• **SUPPLIED TEXT**
[Begin]
To calculate a z-score, follow these steps:

  1. Identify the individual score (x) you want to convert to a z-score.
  2. Determine the mean (μ or mu) of the dataset. The mean is the average of all the scores.
  3. Calculate the standard deviation (σ or sigma) of the dataset. The standard deviation measures how spread out the scores are from the mean.
  4. Subtract the mean (μ) from the individual score (x). This will give you the difference between the score and the mean.
  5. Divide the difference you calculated in step 4 by the standard deviation (σ). The result is the z-score.

Interpretation

The value of the z-score tells you how many standard deviations you are away from the mean. A larger absolute value indicates a greater distance from the mean.

  • Positive z-score: If a z-score is positive, it indicates that the data point is above the mean. For example, a z-score of 1.5 means the data point is 1.5 standard deviations above the mean.
  • Negative z-score: If a z-score is negative, it indicates that the data point is below the mean. For example, a z-score of -2 means the data point is 2 standard deviations below the mean.
  • Zero z-score: A z-score of zero indicates that the data point is equal to the mean.
[End]
• **DATA SHOWN**
[Begin]
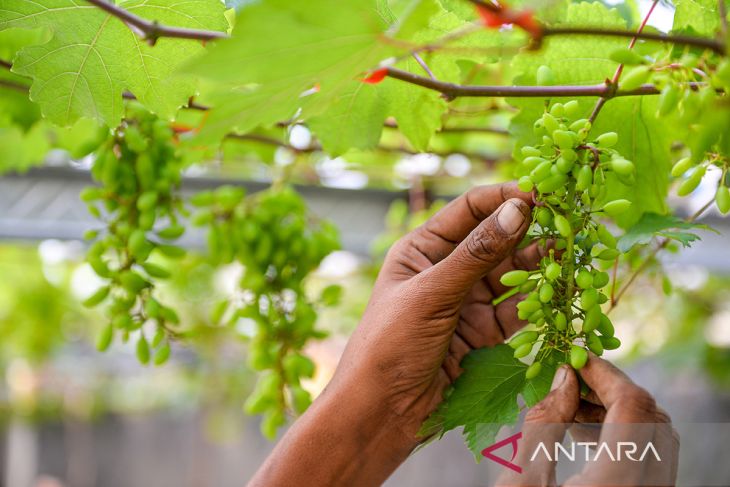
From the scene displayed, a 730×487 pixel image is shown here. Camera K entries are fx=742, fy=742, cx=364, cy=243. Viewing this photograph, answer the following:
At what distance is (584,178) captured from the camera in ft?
2.39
[End]
• **YOUR TASKS**
A: In the z-score text, what does a z-score of zero tell you about a data point?
B: Extend the text on calculating and interpreting z-scores, picking up after its final sentence.
The lines play no part in this exercise.

• **RESULTS FOR THE EXERCISE**
A: It indicates that the data point is equal to the mean.

B:
Another way to interpret z-scores is by creating a standard normal distribution, also known as the z-score distribution, or probability distribution (see Fig. 3).

Probability Estimation

When working with z-scores, the data is assumed to follow a standard normal distribution with a mean of 0 and a standard deviation of 1. This allows for the use of standard normal distribution tables or calculators to determine probabilities.

The z-score tells us how many standard deviations a data point is from the mean. Once we know the z-score, we can estimate the probability of a data point falling within a specific range or being above or below a certain value.

In a standard normal distribution, there’s a handy rule called the empirical rule, or the 68-95-99.7 rule. This rule states that:

  • Approximately 68% of the data falls within one standard deviation of the mean (z-scores between -1 and 1).
  • Around 95% of the data falls within two standard deviations of the mean (z-scores between -2 and 2).
  • Nearly 99.7% of the data falls within three standard deviations of the mean (z-scores between -3 and 3).

Figure 3 shows the proportion of a standard normal distribution in percentages. As you can see, there’s a 95% probability of randomly selecting a score between -1.96 and +1.96 standard deviations from the mean.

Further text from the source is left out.